● EXERCISE AIM
Could you set down exactly the lines in the records below between the line holding "They show no rouleaux formation." and the line holding "- White blood", inclusive?

Saved entries
● ● ●
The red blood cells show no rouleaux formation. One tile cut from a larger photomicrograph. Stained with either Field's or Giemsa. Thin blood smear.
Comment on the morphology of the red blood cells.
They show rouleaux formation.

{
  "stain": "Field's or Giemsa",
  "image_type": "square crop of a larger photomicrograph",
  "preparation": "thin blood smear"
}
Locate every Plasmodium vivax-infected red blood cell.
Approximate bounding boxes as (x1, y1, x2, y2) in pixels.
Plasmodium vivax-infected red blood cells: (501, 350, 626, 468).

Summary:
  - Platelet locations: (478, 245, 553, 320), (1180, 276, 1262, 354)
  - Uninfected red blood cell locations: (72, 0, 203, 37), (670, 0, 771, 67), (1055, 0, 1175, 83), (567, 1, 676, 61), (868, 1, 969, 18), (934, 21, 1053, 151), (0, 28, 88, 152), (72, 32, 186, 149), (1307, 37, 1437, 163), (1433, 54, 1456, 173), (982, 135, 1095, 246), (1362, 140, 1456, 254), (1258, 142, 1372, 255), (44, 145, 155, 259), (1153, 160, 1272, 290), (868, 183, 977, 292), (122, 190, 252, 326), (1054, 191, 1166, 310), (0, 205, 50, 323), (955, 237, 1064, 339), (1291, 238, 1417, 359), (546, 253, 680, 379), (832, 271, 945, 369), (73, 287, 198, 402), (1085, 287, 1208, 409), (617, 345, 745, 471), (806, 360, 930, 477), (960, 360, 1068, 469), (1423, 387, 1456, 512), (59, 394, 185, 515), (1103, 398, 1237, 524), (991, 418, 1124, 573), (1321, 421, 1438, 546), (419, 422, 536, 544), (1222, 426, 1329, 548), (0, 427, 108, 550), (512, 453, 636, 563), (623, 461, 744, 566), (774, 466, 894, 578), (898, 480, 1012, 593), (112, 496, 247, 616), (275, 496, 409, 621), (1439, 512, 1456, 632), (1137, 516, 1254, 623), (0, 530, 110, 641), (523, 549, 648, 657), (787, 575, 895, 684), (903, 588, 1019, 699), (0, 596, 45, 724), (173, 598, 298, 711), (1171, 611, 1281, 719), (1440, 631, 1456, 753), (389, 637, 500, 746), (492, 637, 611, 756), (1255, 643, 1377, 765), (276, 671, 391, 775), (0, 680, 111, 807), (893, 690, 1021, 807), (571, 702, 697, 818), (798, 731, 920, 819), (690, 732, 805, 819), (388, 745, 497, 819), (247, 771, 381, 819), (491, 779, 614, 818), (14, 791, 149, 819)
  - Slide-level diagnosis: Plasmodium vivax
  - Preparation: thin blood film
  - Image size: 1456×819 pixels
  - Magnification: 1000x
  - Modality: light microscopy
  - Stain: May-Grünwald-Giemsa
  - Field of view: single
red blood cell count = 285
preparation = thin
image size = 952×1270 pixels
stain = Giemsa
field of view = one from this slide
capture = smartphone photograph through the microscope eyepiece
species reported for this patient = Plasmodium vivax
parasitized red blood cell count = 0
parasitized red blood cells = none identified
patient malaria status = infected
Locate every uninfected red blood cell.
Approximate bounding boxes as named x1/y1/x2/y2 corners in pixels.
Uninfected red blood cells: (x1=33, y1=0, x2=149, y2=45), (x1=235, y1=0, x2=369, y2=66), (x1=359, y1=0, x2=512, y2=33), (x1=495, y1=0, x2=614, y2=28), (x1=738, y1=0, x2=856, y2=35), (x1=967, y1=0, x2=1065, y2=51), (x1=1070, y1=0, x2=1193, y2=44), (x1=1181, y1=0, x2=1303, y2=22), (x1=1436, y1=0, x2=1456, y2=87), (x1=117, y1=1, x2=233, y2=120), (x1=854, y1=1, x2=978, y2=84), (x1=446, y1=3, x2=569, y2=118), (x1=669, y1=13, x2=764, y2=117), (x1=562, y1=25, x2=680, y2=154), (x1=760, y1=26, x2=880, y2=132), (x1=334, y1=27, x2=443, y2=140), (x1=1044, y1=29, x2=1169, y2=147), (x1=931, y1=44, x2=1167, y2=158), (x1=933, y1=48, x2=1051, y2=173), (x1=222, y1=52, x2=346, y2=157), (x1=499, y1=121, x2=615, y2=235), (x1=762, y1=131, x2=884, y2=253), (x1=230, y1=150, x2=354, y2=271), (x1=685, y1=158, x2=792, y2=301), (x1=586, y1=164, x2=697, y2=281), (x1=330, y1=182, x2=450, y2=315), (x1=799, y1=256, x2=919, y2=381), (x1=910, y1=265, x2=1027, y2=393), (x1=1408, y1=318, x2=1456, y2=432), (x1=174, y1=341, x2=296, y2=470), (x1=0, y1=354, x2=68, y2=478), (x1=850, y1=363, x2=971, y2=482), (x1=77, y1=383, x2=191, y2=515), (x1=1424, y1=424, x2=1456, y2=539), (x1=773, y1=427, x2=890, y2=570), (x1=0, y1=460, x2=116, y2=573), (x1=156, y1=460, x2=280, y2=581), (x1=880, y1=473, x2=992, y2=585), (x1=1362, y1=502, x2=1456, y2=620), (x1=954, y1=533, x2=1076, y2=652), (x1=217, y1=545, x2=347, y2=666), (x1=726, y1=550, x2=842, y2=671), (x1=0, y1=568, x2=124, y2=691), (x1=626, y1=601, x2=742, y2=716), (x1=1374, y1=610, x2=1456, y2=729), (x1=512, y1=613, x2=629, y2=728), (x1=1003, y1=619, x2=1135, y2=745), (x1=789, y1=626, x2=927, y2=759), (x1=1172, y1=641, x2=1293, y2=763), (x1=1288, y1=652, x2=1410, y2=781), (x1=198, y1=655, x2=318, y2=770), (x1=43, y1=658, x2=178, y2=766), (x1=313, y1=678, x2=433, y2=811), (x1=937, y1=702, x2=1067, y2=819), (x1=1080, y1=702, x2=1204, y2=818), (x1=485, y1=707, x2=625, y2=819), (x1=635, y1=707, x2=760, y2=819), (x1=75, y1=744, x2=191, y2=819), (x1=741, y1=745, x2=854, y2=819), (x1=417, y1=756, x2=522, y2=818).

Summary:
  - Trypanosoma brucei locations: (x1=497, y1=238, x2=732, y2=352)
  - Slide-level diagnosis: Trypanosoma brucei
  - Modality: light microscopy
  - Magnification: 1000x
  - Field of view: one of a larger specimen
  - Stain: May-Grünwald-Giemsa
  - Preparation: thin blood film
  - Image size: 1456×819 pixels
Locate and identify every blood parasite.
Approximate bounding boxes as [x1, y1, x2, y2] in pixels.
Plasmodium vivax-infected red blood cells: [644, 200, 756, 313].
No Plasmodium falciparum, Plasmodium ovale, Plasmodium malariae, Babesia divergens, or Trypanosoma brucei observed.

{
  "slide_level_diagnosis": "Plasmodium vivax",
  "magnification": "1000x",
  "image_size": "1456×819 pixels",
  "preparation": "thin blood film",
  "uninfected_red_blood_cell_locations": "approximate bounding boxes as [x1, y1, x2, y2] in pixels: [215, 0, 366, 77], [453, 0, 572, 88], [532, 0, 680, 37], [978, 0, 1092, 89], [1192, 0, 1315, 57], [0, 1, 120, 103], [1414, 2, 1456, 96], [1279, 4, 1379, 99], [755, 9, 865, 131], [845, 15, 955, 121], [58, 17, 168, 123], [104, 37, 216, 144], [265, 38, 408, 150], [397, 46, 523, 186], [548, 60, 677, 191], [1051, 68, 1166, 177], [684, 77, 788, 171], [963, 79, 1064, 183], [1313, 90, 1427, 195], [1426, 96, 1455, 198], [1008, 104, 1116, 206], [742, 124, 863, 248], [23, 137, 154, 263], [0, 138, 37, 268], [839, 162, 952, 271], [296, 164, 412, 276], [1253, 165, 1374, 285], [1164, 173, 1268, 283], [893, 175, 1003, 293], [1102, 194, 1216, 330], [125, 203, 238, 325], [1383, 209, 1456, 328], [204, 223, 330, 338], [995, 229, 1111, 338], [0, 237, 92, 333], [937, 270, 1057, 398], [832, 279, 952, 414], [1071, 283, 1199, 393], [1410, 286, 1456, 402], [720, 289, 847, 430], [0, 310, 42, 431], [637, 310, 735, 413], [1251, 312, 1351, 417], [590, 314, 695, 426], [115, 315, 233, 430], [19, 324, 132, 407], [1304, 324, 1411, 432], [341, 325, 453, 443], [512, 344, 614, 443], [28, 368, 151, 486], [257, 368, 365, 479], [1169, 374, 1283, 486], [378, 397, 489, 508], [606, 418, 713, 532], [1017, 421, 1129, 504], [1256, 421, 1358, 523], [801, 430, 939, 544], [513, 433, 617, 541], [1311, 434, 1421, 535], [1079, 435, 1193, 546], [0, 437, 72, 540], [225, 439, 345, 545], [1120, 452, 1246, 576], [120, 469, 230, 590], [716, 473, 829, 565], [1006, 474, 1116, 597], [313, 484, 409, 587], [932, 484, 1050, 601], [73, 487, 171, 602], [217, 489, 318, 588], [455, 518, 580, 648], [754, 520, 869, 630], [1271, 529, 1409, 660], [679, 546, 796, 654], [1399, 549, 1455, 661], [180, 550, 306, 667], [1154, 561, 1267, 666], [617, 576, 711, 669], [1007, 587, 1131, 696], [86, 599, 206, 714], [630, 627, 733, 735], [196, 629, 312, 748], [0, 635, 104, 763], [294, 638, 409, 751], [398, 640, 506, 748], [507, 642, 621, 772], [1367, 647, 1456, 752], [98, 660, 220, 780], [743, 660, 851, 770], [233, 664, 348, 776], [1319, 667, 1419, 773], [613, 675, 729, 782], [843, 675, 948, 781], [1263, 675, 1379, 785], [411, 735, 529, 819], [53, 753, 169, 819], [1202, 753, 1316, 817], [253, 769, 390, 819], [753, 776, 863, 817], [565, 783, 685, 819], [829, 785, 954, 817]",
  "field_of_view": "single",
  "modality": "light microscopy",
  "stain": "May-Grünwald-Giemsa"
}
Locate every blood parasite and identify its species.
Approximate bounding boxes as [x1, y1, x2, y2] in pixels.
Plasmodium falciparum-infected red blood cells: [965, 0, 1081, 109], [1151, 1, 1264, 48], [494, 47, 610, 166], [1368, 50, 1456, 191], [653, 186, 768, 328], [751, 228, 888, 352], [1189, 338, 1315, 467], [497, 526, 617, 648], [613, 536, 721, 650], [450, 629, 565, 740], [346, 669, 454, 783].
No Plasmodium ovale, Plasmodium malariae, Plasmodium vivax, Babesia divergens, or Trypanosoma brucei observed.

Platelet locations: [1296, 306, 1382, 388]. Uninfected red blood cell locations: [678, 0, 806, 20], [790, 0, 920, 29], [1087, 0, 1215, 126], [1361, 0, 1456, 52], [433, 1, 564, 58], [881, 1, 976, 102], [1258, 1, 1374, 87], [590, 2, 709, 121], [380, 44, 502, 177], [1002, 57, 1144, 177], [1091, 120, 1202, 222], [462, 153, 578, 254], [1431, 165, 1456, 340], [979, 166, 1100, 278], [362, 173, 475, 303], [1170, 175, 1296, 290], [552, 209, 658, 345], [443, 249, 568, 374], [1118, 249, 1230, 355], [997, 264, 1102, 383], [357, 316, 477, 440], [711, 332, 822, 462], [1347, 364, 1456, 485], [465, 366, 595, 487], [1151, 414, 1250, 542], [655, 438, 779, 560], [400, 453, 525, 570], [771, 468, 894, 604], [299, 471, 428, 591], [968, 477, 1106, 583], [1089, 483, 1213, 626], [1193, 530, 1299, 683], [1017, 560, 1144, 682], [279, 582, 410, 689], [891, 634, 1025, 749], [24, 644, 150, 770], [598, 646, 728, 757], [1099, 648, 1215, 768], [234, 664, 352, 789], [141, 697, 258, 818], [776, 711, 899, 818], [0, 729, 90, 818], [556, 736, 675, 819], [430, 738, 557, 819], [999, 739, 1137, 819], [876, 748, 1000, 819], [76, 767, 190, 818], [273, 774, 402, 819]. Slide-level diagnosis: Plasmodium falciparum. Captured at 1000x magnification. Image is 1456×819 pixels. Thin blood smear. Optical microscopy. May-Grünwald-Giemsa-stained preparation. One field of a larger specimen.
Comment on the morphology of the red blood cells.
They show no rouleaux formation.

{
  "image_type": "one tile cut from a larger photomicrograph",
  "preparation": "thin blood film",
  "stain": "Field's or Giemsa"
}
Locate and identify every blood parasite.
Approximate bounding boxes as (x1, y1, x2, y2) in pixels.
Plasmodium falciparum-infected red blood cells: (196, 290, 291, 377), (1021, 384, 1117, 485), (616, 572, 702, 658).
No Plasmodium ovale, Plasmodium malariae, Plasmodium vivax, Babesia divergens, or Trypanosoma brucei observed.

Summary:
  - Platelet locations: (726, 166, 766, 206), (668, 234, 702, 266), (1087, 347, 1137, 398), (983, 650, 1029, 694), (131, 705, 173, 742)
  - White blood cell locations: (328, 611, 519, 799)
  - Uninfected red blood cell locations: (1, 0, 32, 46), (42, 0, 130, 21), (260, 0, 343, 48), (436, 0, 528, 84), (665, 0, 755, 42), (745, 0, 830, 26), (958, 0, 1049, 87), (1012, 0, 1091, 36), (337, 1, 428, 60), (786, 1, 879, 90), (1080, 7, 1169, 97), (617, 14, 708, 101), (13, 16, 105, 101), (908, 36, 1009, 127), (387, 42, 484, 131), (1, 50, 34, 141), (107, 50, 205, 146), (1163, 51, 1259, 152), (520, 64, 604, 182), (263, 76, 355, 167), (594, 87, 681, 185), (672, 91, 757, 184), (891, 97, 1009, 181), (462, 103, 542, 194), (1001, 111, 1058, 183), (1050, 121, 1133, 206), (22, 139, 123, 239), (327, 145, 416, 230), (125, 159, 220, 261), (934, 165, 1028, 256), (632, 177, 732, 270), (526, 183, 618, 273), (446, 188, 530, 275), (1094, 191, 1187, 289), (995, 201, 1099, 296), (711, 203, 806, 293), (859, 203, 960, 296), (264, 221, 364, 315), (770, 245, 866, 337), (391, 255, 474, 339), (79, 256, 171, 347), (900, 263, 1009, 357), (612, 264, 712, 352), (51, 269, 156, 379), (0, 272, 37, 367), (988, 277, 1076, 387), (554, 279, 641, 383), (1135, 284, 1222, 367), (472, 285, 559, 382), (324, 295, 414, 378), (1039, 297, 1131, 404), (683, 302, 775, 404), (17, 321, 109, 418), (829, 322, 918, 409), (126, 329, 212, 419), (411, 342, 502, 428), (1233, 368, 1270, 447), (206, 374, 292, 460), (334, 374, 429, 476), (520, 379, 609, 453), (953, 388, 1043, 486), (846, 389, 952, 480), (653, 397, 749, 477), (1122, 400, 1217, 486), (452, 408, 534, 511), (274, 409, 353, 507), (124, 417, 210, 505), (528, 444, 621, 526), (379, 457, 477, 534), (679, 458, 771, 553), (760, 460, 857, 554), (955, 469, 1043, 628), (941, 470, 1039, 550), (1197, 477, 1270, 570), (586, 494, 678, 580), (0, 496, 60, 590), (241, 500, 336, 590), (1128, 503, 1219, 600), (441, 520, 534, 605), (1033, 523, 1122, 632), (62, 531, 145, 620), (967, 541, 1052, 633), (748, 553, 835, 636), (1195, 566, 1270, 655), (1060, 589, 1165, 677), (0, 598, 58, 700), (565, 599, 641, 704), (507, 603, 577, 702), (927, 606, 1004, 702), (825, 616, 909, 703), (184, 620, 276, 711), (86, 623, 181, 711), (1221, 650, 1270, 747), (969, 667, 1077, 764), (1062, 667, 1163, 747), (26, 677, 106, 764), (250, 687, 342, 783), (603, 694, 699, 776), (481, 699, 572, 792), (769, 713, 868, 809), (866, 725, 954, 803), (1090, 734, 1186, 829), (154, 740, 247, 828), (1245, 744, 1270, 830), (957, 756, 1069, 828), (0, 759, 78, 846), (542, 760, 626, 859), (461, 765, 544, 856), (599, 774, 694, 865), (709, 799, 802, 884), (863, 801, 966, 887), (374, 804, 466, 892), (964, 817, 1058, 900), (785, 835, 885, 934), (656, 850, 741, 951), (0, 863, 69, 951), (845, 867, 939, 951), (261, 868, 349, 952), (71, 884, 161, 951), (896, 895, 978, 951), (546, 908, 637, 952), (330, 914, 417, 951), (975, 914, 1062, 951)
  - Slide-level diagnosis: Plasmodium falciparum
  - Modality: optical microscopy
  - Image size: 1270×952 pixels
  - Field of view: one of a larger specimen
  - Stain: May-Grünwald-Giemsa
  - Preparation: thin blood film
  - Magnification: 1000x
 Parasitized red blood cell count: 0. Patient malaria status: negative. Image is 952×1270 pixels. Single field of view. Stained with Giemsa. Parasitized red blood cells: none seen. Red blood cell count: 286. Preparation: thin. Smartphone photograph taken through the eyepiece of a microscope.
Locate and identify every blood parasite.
● ● ●
● SOLUTION
They show no rouleaux formation.

{
  "image_type": "one tile cut from a larger photomicrograph",
  "preparation": "thin blood film",
  "stain": "Field's or Giemsa"
}
Locate and identify every blood parasite.
Approximate bounding boxes as (x1, y1, x2, y2) in pixels.
Plasmodium falciparum-infected red blood cells: (196, 290, 291, 377), (1021, 384, 1117, 485), (616, 572, 702, 658).
No Plasmodium ovale, Plasmodium malariae, Plasmodium vivax, Babesia divergens, or Trypanosoma brucei observed.

Summary:
  - Platelet locations: (726, 166, 766, 206), (668, 234, 702, 266), (1087, 347, 1137, 398), (983, 650, 1029, 694), (131, 705, 173, 742)
  - White blood cell locations: (328, 611, 519, 799)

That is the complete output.